- _ENTRIES SUPPLIED_:
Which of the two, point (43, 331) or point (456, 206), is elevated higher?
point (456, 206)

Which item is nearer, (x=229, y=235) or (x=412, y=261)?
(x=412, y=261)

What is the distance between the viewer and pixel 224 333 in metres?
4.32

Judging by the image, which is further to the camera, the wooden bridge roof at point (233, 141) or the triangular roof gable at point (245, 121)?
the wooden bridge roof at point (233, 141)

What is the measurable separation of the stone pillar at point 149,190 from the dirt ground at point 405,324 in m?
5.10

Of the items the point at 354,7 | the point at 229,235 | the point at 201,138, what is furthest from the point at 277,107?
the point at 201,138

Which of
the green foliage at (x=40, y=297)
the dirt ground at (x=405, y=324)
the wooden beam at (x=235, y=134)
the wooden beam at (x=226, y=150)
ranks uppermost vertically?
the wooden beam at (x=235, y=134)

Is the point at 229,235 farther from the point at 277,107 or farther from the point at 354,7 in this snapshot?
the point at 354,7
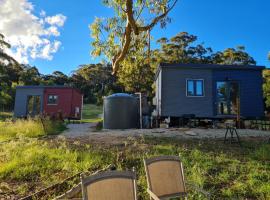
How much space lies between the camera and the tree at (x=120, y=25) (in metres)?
7.90

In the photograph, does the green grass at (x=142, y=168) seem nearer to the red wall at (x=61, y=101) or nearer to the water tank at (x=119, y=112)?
the water tank at (x=119, y=112)

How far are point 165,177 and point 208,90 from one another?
1257 centimetres

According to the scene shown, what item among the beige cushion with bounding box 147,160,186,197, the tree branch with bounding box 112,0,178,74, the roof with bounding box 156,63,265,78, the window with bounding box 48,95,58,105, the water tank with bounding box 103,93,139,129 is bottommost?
the beige cushion with bounding box 147,160,186,197

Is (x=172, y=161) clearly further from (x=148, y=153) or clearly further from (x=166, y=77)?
(x=166, y=77)

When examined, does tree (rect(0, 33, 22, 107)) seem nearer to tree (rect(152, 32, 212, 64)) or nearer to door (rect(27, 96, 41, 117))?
door (rect(27, 96, 41, 117))

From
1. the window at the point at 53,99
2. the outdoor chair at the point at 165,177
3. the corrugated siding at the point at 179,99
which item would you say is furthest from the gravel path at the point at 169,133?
the window at the point at 53,99

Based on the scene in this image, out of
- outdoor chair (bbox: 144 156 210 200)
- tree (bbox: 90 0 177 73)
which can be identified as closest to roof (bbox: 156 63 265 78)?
tree (bbox: 90 0 177 73)

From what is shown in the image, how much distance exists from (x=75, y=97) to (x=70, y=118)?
1905 millimetres

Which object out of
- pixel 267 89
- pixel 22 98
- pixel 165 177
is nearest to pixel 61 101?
pixel 22 98

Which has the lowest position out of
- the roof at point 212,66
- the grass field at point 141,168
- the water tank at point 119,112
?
the grass field at point 141,168

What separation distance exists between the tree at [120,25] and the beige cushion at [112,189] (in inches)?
232

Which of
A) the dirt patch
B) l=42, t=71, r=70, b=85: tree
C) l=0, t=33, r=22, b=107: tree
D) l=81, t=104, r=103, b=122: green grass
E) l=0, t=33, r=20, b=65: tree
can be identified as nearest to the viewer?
the dirt patch

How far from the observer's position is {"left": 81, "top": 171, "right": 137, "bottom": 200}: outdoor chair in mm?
2049

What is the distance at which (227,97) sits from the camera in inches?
584
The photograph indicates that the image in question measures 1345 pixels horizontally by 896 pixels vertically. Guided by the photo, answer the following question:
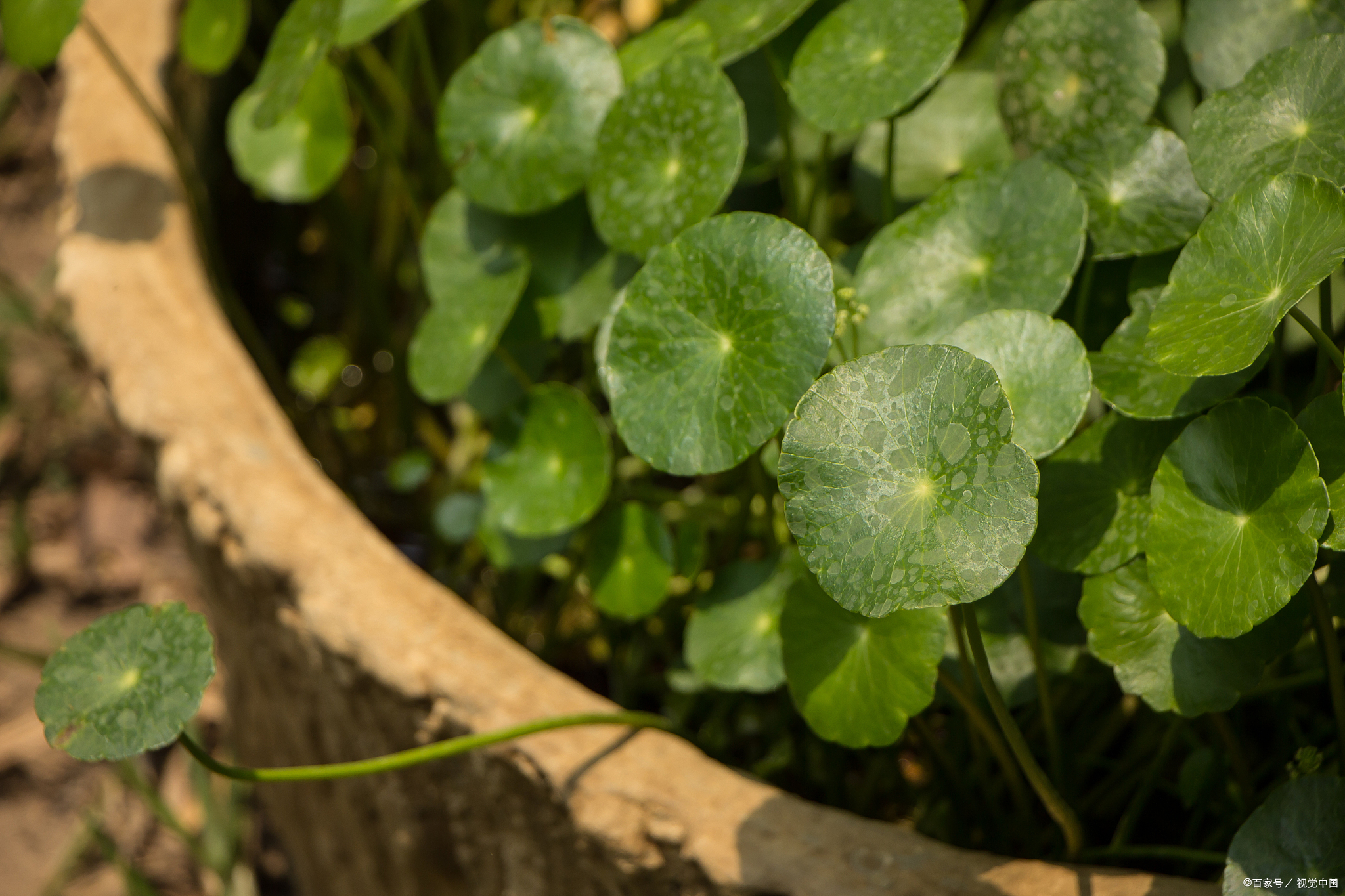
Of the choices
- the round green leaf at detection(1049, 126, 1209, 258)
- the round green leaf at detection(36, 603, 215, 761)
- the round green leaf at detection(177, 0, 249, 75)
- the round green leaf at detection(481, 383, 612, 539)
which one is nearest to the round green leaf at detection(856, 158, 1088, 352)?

- _OBJECTIVE_:
Write out the stretch of the records from the line containing "The photograph indicates" through the end of the records, leaving out the pictures.

- _ANSWER_:
The photograph indicates that the image in question measures 1345 pixels horizontally by 896 pixels vertically. Guided by the photo, answer the following question:
Of the choices
- the round green leaf at detection(1049, 126, 1209, 258)
- the round green leaf at detection(36, 603, 215, 761)
- the round green leaf at detection(177, 0, 249, 75)
- the round green leaf at detection(481, 383, 612, 539)
which one is nearest to the round green leaf at detection(856, 158, 1088, 352)?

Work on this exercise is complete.